Reproduce every record exactly as it appears, but not the pictures.

------------------------------------------------------------

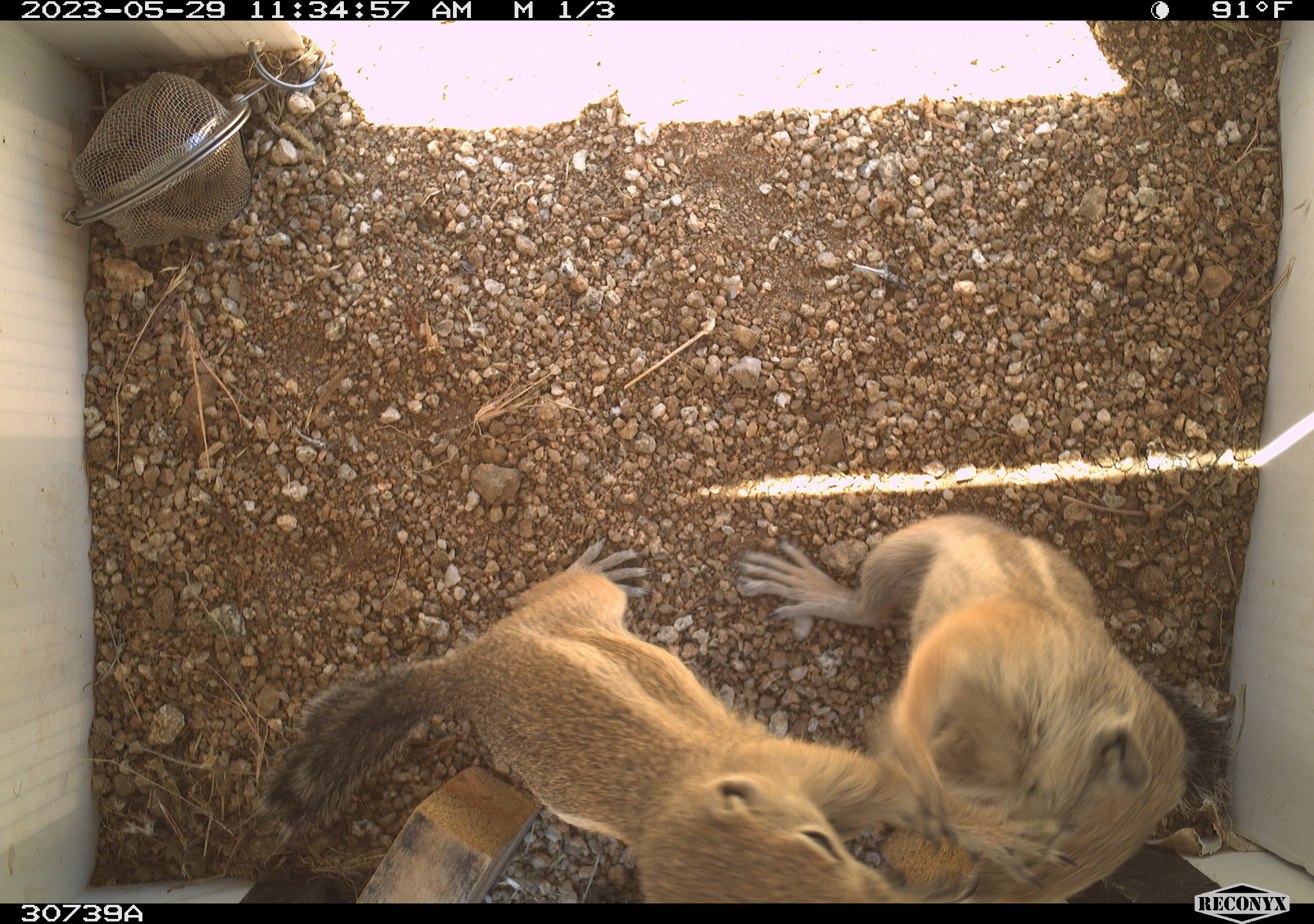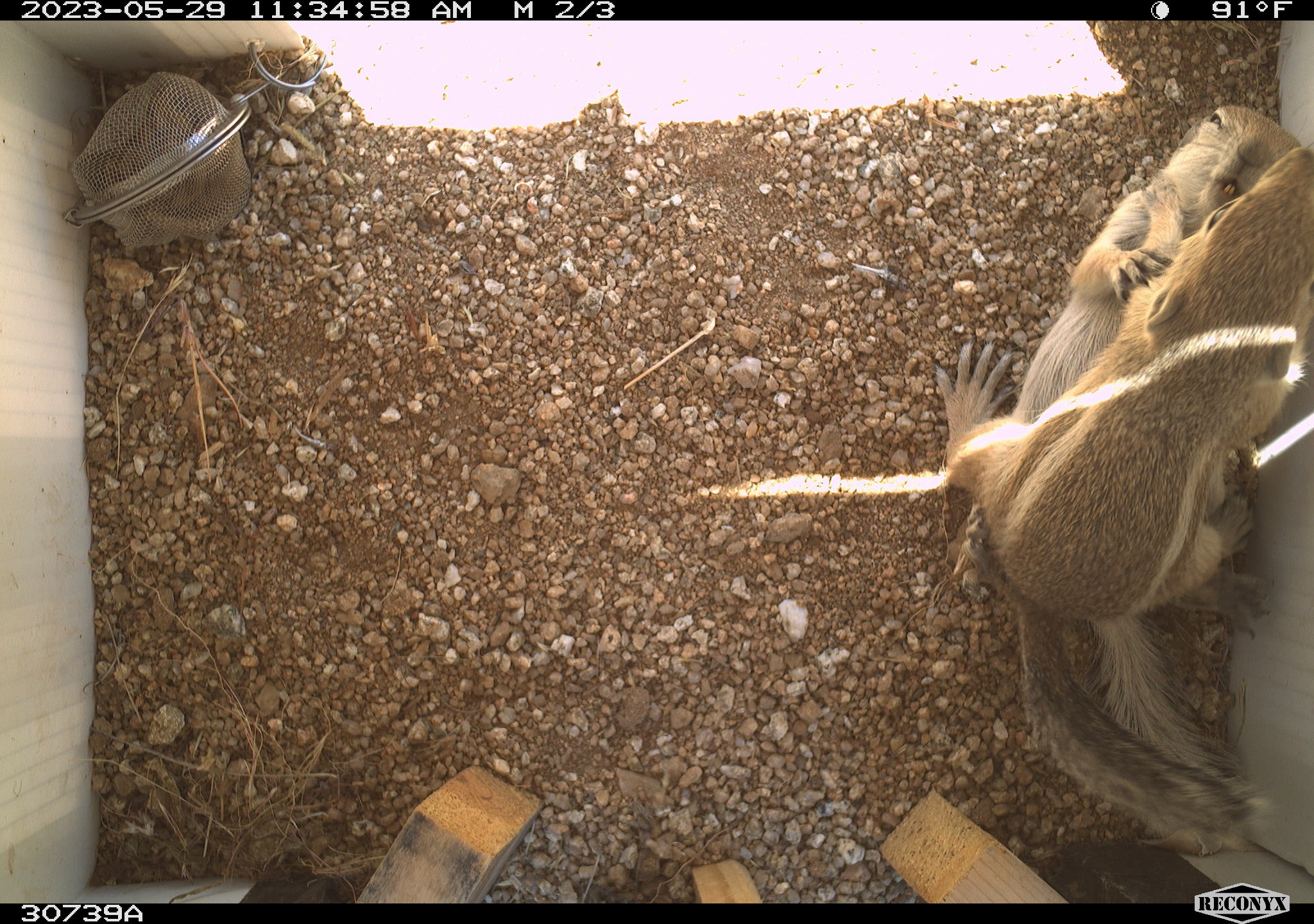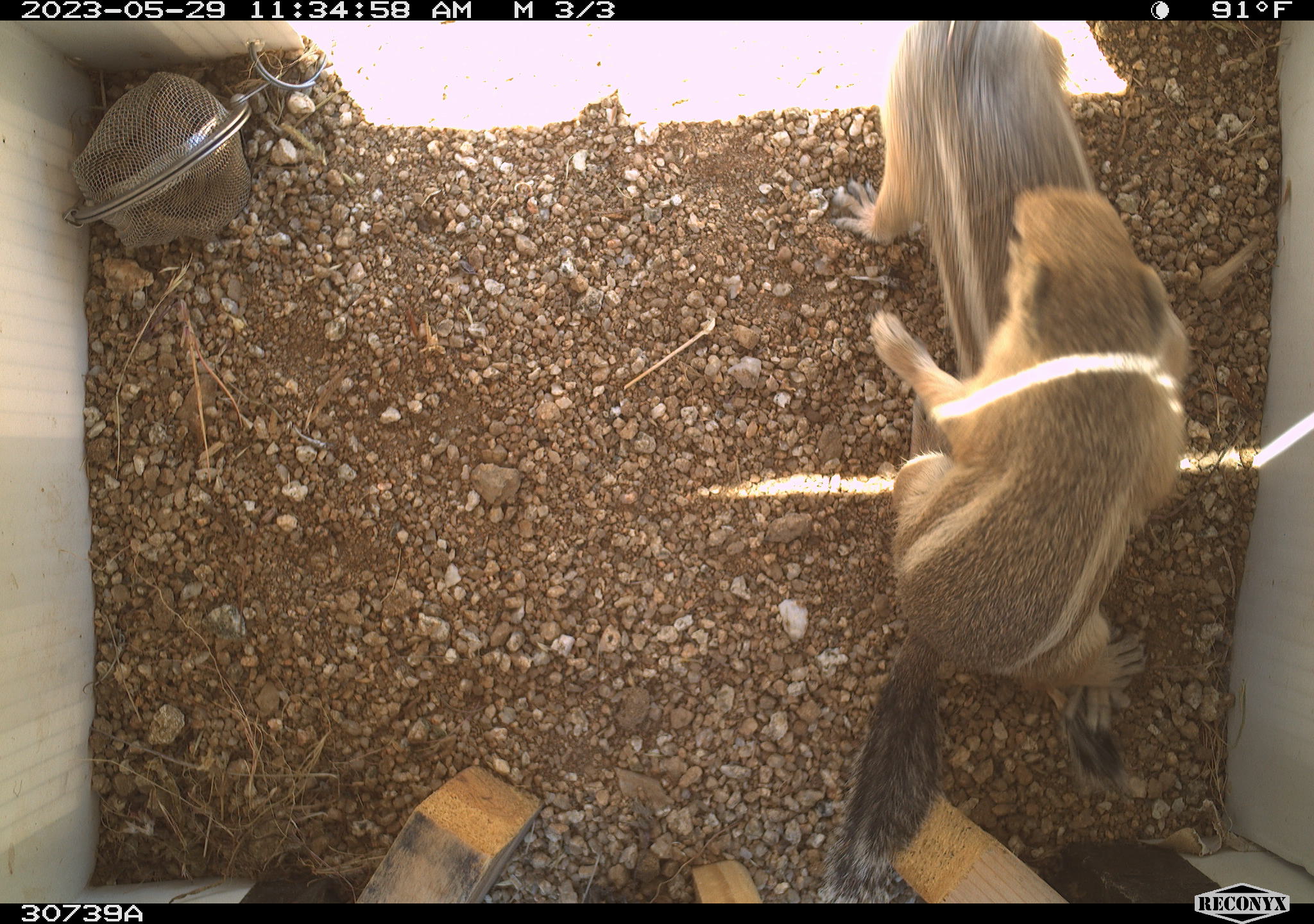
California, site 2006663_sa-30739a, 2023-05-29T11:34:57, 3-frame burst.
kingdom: Animalia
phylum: Chordata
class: Mammalia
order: Rodentia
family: Sciuridae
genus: Ammospermophilus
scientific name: Ammospermophilus leucurus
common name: white-tailed antelope squirrel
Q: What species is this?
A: White-tailed antelope squirrel (Ammospermophilus leucurus).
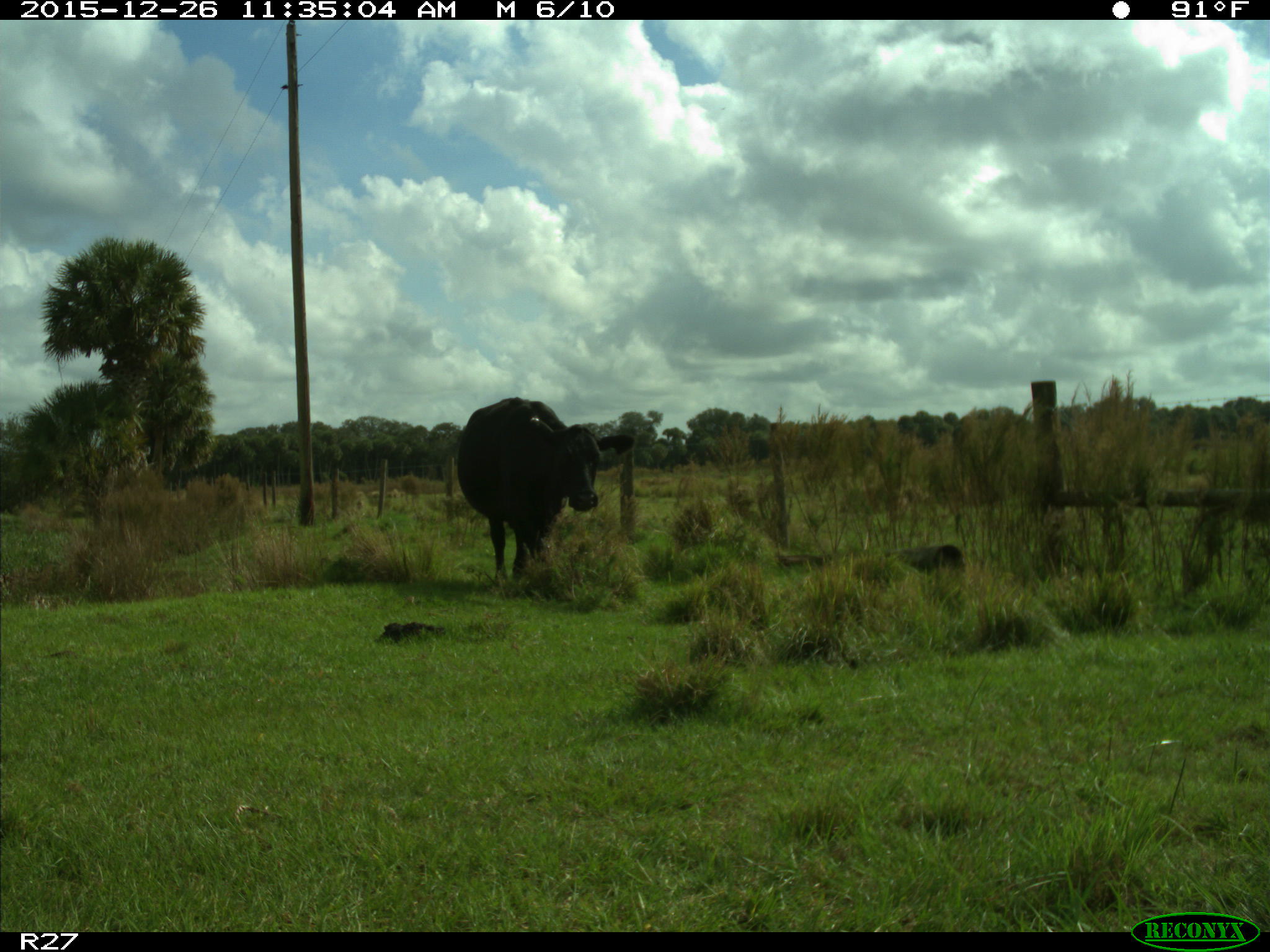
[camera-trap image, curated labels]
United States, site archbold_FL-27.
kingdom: Animalia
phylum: Chordata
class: Mammalia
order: Artiodactyla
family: Bovidae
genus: Bos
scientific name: Bos taurus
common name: domestic cow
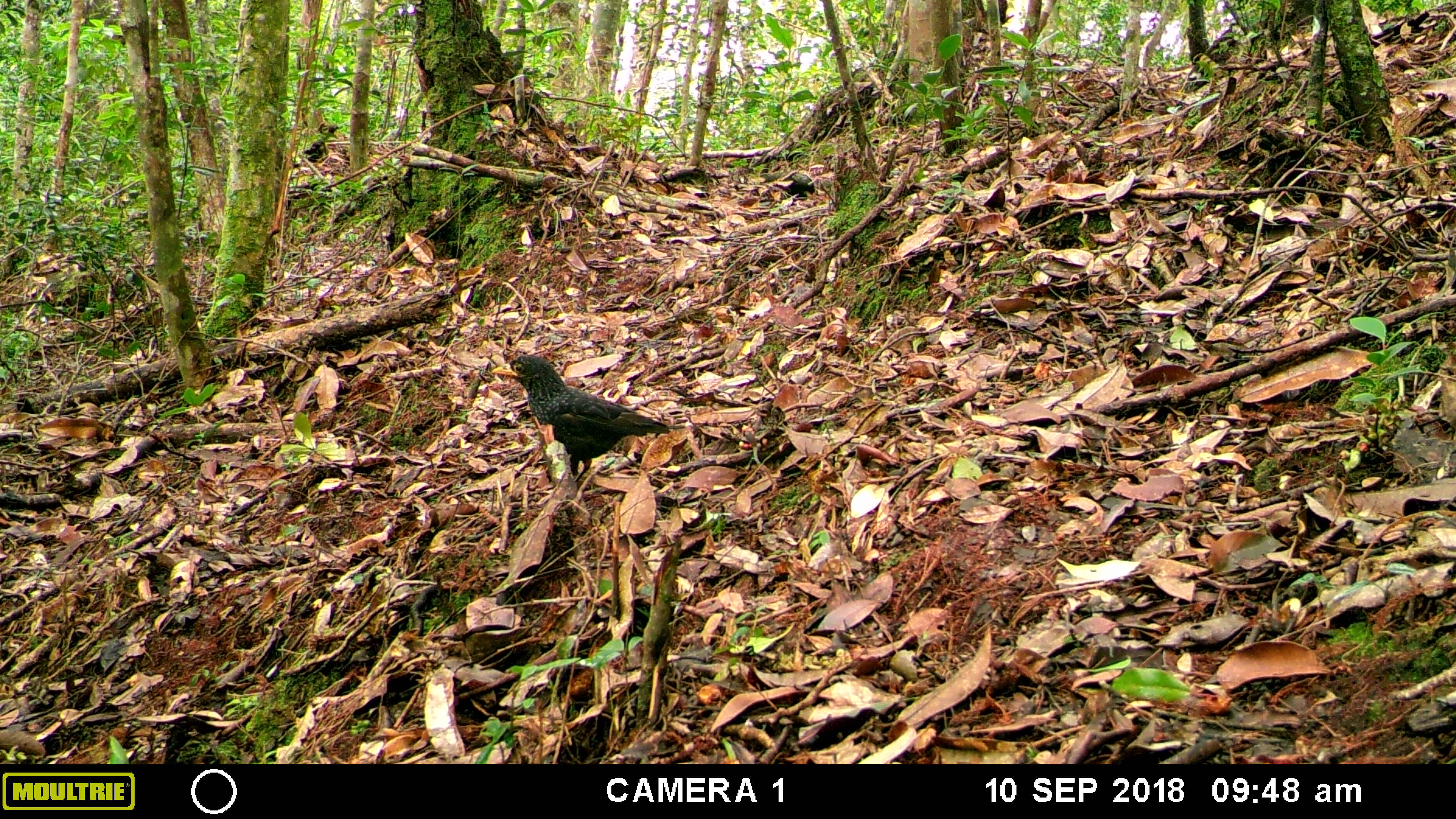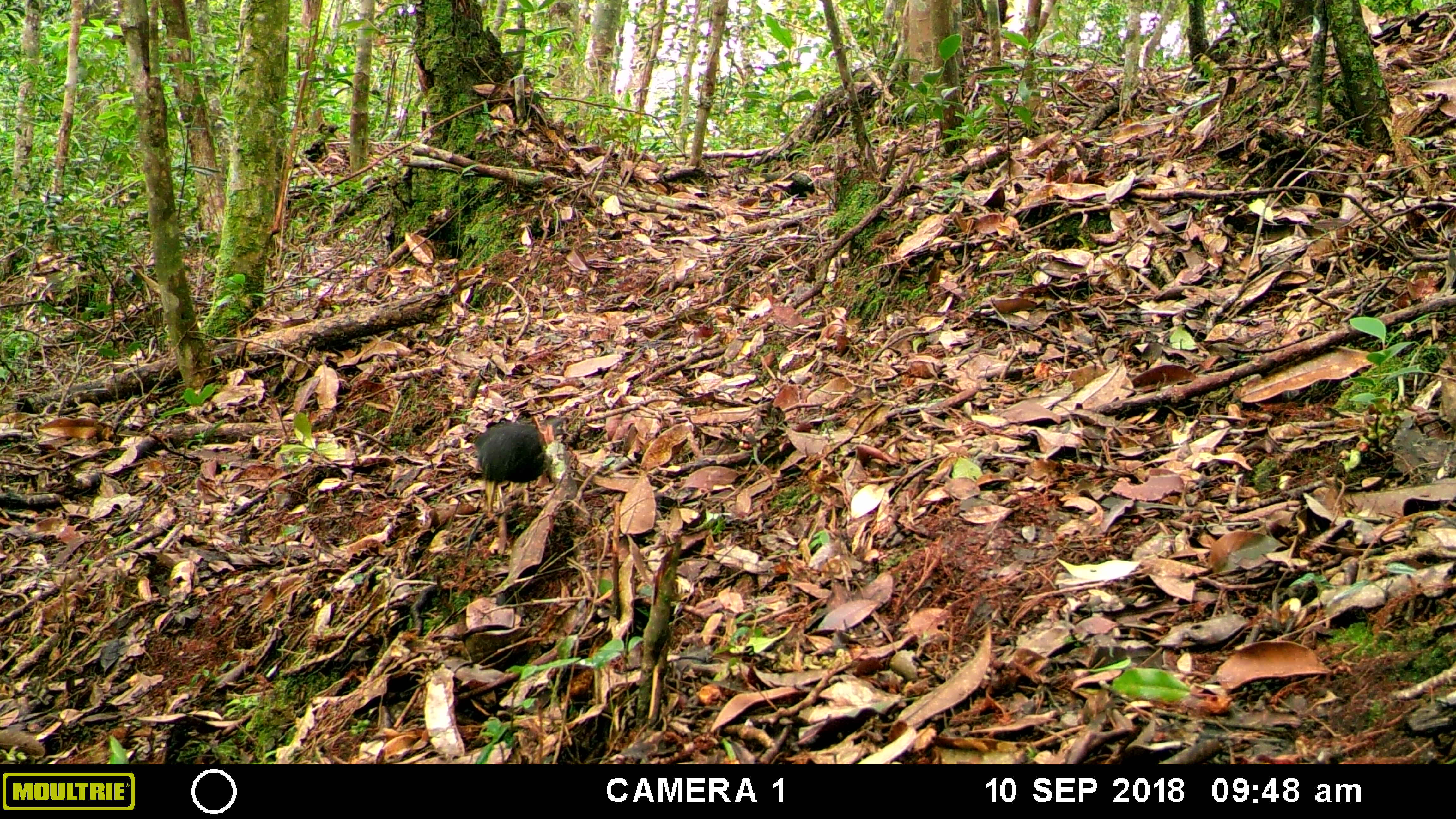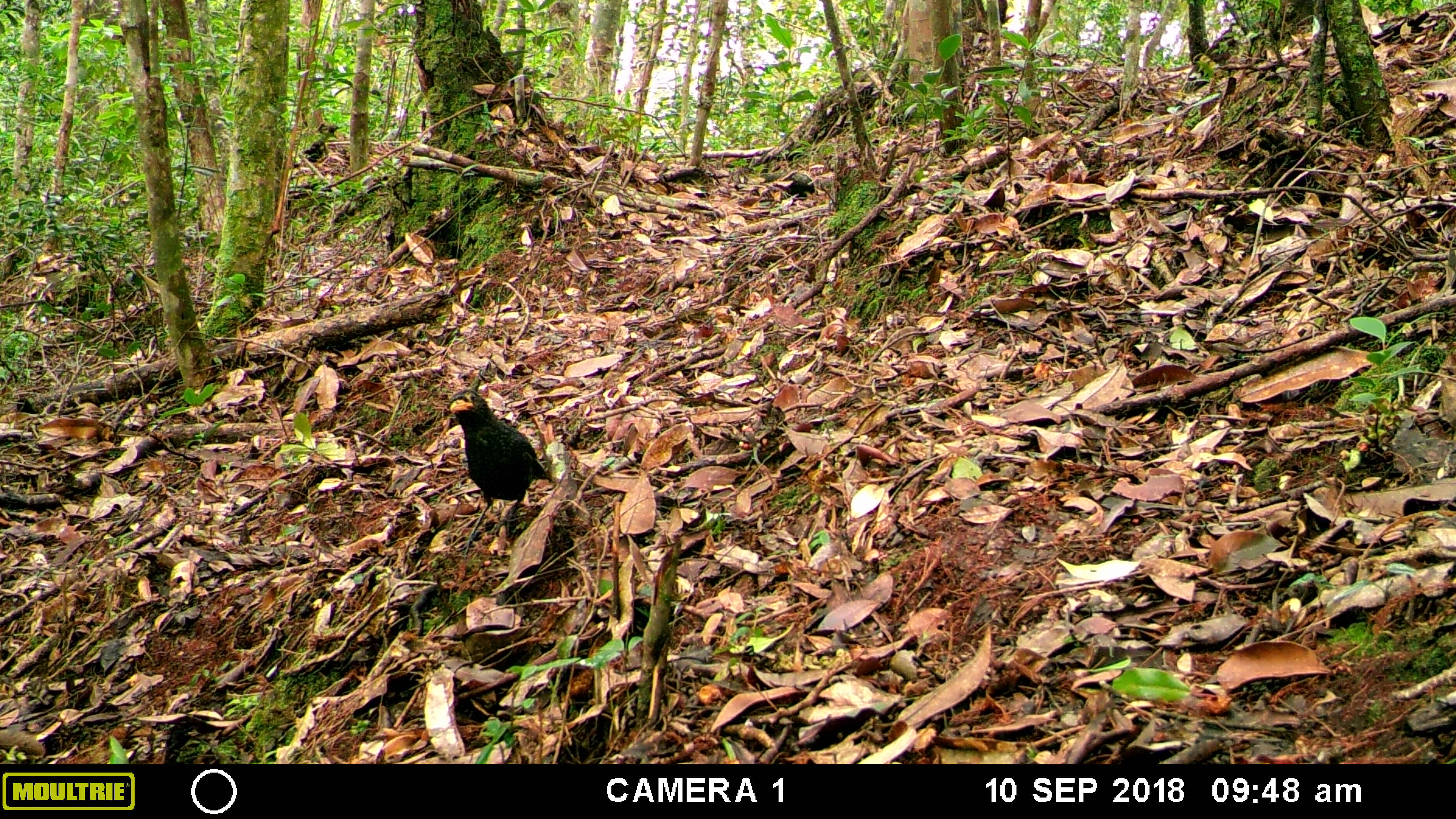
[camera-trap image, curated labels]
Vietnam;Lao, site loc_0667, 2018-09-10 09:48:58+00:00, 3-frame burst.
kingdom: Animalia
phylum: Chordata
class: Aves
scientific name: Aves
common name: bird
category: unidentified bird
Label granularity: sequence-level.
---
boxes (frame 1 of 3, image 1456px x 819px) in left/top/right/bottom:
unidentified bird: 490/351/671/480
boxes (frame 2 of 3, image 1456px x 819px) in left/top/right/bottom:
unidentified bird: 470/422/551/512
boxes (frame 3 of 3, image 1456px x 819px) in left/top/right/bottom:
unidentified bird: 446/388/551/556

------------------------------------------------------------

▶ _Exercise solution_
California, site 2006663_sa-30739a, 2023-05-29T11:34:57, 3-frame burst.
kingdom: Animalia
phylum: Chordata
class: Mammalia
order: Rodentia
family: Sciuridae
genus: Ammospermophilus
scientific name: Ammospermophilus leucurus
common name: white-tailed antelope squirrel
Q: What species is this?
A: White-tailed antelope squirrel (Ammospermophilus leucurus).
[camera-trap image, curated labels]
United States, site archbold_FL-27.
kingdom: Animalia
phylum: Chordata
class: Mammalia
order: Artiodactyla
family: Bovidae
genus: Bos
scientific name: Bos taurus
common name: domestic cow
[camera-trap image, curated labels]
Vietnam;Lao, site loc_0667, 2018-09-10 09:48:58+00:00, 3-frame burst.
kingdom: Animalia
phylum: Chordata
class: Aves
scientific name: Aves
common name: bird
category: unidentified bird
Label granularity: sequence-level.
---
boxes (frame 1 of 3, image 1456px x 819px) in left/top/right/bottom:
unidentified bird: 490/351/671/480
boxes (frame 2 of 3, image 1456px x 819px) in left/top/right/bottom:
unidentified bird: 470/422/551/512
boxes (frame 3 of 3, image 1456px x 819px) in left/top/right/bottom:
unidentified bird: 446/388/551/556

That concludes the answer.